Com o verbo esquecer-se é possível utilizar-se sequências do tipo «uma coisa que nunca me esquece», conforme descreve a Nova Gramática do Português Contemporâneo (p. 522) de Celso Cunha e Lindley Cintra.
A construção «alguma coisa esquecer a alguém » é uma construção alternativa a «alguém esquecer alguma coisa» e «alguém esquecer-se de alguma coisa» (no Brasil, também é possível «alguém esquecer de alguma coisa», apesar da censura normativa – cf. ibidem).
Este uso transitivo indireto do verbo esquecer-se pode admitir uma construção de estrutura diversa de outras. Assim, os elementos que normalmente surgem como complemento direto ou indireto podem ter aqui a função de sujeito.
Veja-se os seguintes exemplos:
1. «E o pior é que me esqueceu tudo, valha-me Deus! (José Régio, SM, 303) [...]» (ibidem).
Como se pode verificar, tudo assume, neste tipo de construção, a função de sujeito e o pronome pessoal me a de complemento indireto.
2. «Esqueceu-me o ocorrido».
Como podemos confirmar, o verbo é transitivo indireto, e me é complemento indireto. O constituinte «o ocorrido» assume a função de sujeito.
Nesta situação seria preferível optar por «esqueci-me do ocorrido» / «eu me esqueci do ocorrido» (versão brasileira) / «eu esqueci do ocorrido» (usado no Brasil, mas considerado incorreto, porque, aparecendo a preposição de, deve também aparecer o pronome reflexivo).
Assim sendo, a frase «uma coisa que nunca me esquece» está correta, remetendo para a análise anterior.
Façamos uma análise sintática mais detalhada para que não subsistam dúvidas:
«Uma coisa que nunca me esquece... (é ser feliz).»
«Uma coisa que nunca me esquece»: sujeito simples
«Que nunca me esquece»: modificador restritivo do nome.

> TAREFA 1: Transcreva do texto sobre o verbo esquecer-se a passagem entre «Como podemos confirmar, o» e «o pronome reflexivo).», inclusive.
> TAREFA 2: Prossiga o texto sobre o verbo esquecer-se a partir da última frase apresentada.

> DADOS GUARDADOS:
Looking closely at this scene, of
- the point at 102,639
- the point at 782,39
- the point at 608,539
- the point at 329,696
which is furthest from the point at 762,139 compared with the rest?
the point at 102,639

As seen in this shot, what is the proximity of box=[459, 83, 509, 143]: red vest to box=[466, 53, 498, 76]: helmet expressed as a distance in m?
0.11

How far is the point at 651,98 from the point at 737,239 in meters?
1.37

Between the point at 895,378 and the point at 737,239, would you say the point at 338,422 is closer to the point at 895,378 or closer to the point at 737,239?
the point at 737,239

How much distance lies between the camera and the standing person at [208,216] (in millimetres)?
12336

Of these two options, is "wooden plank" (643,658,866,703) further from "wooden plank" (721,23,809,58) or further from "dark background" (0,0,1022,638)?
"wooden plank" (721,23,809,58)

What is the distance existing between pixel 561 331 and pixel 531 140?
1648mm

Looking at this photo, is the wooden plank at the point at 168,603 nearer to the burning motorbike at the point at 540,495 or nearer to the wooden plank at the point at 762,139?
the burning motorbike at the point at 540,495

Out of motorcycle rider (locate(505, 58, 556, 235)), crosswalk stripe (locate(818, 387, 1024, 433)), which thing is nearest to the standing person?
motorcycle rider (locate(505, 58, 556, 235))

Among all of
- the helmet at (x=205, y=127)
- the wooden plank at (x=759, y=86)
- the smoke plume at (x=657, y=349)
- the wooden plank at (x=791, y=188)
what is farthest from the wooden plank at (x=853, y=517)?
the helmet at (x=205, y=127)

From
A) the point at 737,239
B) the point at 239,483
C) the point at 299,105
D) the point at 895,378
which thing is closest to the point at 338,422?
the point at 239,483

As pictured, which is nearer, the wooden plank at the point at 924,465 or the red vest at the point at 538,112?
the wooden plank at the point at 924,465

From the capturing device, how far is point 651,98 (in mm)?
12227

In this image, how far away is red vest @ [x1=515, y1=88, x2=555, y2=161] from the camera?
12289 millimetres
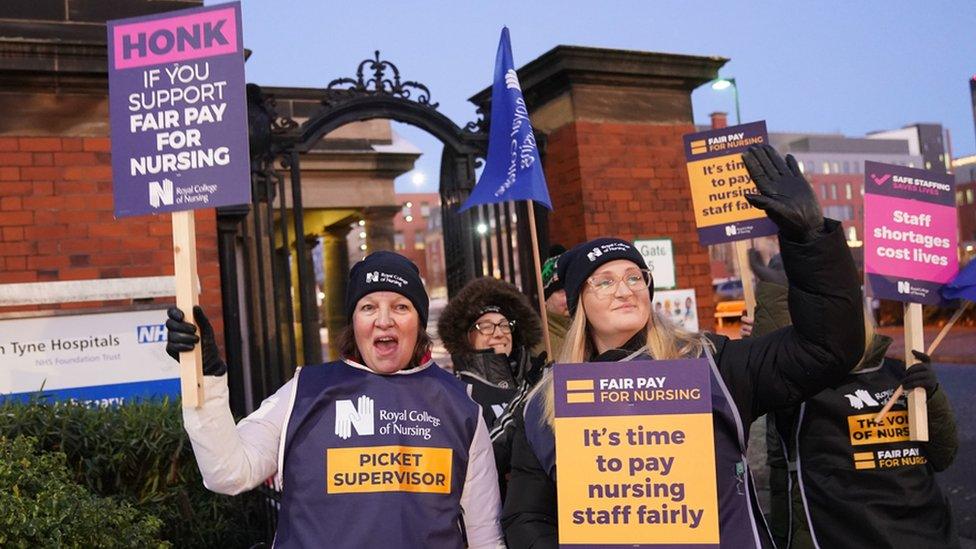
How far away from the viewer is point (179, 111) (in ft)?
9.22

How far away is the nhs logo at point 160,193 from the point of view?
2.74m

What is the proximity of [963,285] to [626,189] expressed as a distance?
3929mm

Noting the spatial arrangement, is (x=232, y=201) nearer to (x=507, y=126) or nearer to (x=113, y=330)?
(x=507, y=126)

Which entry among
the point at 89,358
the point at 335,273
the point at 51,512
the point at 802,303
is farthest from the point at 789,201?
the point at 335,273

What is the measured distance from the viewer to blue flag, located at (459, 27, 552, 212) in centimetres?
444

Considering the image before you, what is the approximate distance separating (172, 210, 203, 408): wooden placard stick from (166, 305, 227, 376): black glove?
24 mm

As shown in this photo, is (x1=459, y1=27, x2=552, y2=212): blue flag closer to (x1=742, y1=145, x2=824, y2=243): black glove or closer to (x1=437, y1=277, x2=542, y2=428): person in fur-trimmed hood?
(x1=437, y1=277, x2=542, y2=428): person in fur-trimmed hood

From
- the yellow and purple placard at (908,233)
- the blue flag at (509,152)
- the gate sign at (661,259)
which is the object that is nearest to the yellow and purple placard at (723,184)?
the yellow and purple placard at (908,233)

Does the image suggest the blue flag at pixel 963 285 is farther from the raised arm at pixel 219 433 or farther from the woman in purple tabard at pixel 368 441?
the raised arm at pixel 219 433

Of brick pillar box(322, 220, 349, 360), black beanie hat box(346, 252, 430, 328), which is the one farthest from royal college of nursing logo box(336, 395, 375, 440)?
brick pillar box(322, 220, 349, 360)

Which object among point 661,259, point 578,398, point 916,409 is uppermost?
point 661,259

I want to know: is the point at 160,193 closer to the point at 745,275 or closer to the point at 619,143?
the point at 745,275

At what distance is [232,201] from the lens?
2.75 metres

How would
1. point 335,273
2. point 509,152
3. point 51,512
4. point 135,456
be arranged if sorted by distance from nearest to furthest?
point 51,512 → point 135,456 → point 509,152 → point 335,273
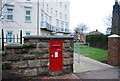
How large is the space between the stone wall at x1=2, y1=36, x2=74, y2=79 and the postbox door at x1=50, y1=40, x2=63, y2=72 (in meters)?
0.17

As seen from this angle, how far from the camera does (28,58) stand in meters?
4.38

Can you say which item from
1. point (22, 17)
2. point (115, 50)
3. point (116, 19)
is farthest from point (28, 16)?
point (115, 50)

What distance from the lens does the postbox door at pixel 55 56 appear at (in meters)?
4.62

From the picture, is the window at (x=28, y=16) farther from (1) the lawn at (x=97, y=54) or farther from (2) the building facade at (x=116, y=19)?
(2) the building facade at (x=116, y=19)

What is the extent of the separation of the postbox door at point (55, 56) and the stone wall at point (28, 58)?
17cm

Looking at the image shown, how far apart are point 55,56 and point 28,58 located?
1.11m

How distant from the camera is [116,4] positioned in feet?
34.8

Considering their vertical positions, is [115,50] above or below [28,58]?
above

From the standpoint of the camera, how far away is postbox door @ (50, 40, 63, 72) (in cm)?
462

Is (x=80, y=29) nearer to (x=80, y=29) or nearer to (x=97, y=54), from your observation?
(x=80, y=29)

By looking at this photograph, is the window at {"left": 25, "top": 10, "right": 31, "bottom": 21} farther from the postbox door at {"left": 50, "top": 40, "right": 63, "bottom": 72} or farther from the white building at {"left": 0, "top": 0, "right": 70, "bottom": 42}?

> RESPOSTA 1:
Como podemos confirmar, o verbo é transitivo indireto, e me é complemento indireto. O constituinte «o ocorrido» assume a função de sujeito.
Nesta situação seria preferível optar por «esqueci-me do ocorrido» / «eu me esqueci do ocorrido» (versão brasileira) / «eu esqueci do ocorrido» (usado no Brasil, mas considerado incorreto, porque, aparecendo a preposição de, deve também aparecer o pronome reflexivo).

> RESPOSTA 2:
(«é ser feliz»: predicado)
(«ser feliz»: predicativo de sujeito)
Por fim, não menos importante será compreender que existe uma oração subordinada relativa restritiva «que nunca me esquece». Essa oração é introduzida pelo pronome relativo que, recuperando o grupo nominal «uma coisa» e assumindo a função sintática de sujeito. Ainda nesta oração, o pronome pessoal me desempenha a função sintática de complemento indireto.
N. E. (29/09/2021) – Sobre a ocorrência desta construção do verbo esquecer, o consultor Luciano Eduardo de Oliveira enviou o seguinte comentário, que se agradece:
«Alguns exemplos literários do Brasil, todos de Machado de Assis (1839-1906):
Esqueceu-lhe o principal; esqueceu-lhe dizer que, no seu ponto de vista, um jantar de anos era um jantar a juros. (Ressurreição, cap. XV)
Nenhuma das suas circunstâncias esquecera ao médico. (Ressurreição, cap. XVIII)
Nunca me esqueceu esse fenômeno (Memórias Póstumas de Brás Cubas, cap. XII)
Nenhum meio, dos que já tinha à mão, lhe esqueceu para ver Guiomar. (A mão e a luva, cap. XVI)
Pelo que tenho observado, tal construção não é nada frequente no Brasil nem na escrita nem na fala. Diz-se "esquecer algo", "esquecer-se de algo" ou "esquecer de algo" (esta combatida pelos prescritivistas), como mencionado acima.»